En matière de discipline, pas de surprise majeure, le freestyle et le freeride/freestyle se disputent la première place année après année mais l’hiver 2012/2013 a vu le freestyle pur décrocher, tombant comme une pierre à 34% des ventes contre 47% l’hiver précédent. Le leader du segment freeride/ freestyle a atteint 43% des ventes. Les segments freeride/backcountry et touring continuent d’accélérer chez les participants plus âgés et les amateurs de sports de plein air, atteignant 23% des ventes totales de snowboard. Les fabricants, petits et grands, sont entrés dans ce créneau encore innovant. Chez les femmes, le segment freeride/ freestyle occupe également une place importante, absorbant plus de 55% des participants. Contrairement à l’année dernière, la participation des femmes ainsi que des enfants de moins de 14 ans s’est renforcée cette année, inversant le déclin regrettable de l’année dernière. Nous revenons à des niveaux de participation plus acceptables et cela ravive l’espoir d’avoir un sport ouvert à tous et attrayant pour les enfants.
CONCLUSION :
Il faut admettre que la baisse des ventes est incontestable. Cette année, il a atteint le chiffre d’affaires ainsi que les volumes de ventes. Dans le même temps, et comme nous l’avons vu plus haut, le nombre de participants ne semble pas avoir diminué.
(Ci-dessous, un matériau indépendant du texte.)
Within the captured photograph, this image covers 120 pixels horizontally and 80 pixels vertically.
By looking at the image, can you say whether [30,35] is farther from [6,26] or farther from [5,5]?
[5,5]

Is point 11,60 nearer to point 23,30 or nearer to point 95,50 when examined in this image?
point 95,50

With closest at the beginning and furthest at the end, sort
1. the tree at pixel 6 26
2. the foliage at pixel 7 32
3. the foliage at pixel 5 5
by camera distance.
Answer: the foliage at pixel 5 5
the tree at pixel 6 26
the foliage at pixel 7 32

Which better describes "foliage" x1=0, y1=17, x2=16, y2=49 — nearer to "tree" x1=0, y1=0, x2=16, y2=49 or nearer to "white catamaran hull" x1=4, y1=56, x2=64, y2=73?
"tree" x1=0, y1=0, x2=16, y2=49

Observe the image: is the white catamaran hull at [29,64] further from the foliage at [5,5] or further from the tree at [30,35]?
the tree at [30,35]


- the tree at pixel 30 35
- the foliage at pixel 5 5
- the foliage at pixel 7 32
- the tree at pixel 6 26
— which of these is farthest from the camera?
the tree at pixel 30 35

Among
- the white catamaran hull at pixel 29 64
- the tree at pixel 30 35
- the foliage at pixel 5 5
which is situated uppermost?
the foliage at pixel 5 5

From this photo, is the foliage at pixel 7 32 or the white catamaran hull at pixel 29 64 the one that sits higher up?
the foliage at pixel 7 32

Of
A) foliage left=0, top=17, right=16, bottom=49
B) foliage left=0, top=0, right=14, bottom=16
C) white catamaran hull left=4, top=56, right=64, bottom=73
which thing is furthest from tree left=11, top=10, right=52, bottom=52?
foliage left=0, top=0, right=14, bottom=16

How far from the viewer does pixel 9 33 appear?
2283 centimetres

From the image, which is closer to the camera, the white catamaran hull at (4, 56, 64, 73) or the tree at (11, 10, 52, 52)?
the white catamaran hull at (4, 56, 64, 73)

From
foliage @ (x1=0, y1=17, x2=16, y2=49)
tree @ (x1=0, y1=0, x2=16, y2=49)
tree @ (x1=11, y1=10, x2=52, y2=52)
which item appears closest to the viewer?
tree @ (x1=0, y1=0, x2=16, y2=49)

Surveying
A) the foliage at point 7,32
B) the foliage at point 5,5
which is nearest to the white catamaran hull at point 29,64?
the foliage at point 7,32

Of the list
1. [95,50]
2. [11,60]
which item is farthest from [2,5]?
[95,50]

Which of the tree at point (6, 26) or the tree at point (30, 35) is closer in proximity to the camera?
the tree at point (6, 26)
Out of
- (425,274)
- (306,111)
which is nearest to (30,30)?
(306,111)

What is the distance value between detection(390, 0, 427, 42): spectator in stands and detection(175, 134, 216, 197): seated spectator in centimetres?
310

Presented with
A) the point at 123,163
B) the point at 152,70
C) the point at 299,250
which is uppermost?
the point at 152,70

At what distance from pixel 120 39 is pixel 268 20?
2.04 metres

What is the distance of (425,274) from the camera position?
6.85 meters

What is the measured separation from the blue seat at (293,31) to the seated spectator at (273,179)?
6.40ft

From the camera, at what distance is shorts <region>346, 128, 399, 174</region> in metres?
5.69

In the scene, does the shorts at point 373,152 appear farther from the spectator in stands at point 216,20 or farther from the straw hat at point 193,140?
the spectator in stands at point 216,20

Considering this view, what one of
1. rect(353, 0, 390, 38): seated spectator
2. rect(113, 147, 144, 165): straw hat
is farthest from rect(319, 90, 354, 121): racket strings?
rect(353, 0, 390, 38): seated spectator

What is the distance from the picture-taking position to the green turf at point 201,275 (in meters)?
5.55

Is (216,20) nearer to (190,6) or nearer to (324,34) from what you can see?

Alors que se passe-t-il ? En fait, tout comme le marché du surf, bien que le nombre de participants ne cesse d’augmenter, la consommation semble stagner ou diminuer. Malgré des hivers absolument exceptionnels et des records pour les coureurs, il semble que notre industrie régresse. Les petits fabricants sont en difficulté et les usines doivent se restructurer.
La crise économique dont on parle tant a peut-être finalement réussi à nous rattraper pour éroder suffisamment le porte-monnaie de nos consommateurs pour qu’ils préfèrent conserver leur équipement une saison de plus ou même louer du matériel plus moderne pour ne pas avoir à débourser le prix d’achat. Plus que jamais, et c’était déjà mon message des années précédentes:
– D’abord, prenons soin de toutes nos tranches d’âge de consommateurs, enfants ou seniors sans exception, sans exclure personne. Porté par des aventuriers des temps modernes comme Xavier De Le Rue et Jeremy Jones, le snowboard touring est une grande opportunité tant que le matériel ne cesse de se développer, de devenir plus léger et plus pratique à utiliser. Combien de personnes auraient déjà abandonné le ski si elles devaient s’asseoir dans la neige à chaque fois qu’elles clipsaient et décrochaient leurs fixations?
– Deuxièmement, arrêtons de mettre à jour nos gammes et travaillons plutôt à conserver les produits leaders dans nos catalogues sur plusieurs saisons. Ces mises à jour trop régulières, visant à ostraciser les participants dont l’équipement est devenu de la vieille école, ont contribué à tuer la planche à voile… ne faisons pas répéter l’histoire mais tirons les leçons des expériences passées.
– Troisièmement, ne produisez que ce que nous avons vendu… nous éviterons le drame des rabais trop tôt dans la saison qui tuent les marges tout au long de la chaîne d’approvisionnement.
Malheureusement, la première analyse des ventes de produits 2013/2014 n’indique qu’une légère baisse – il est temps de passer à la vitesse supérieure.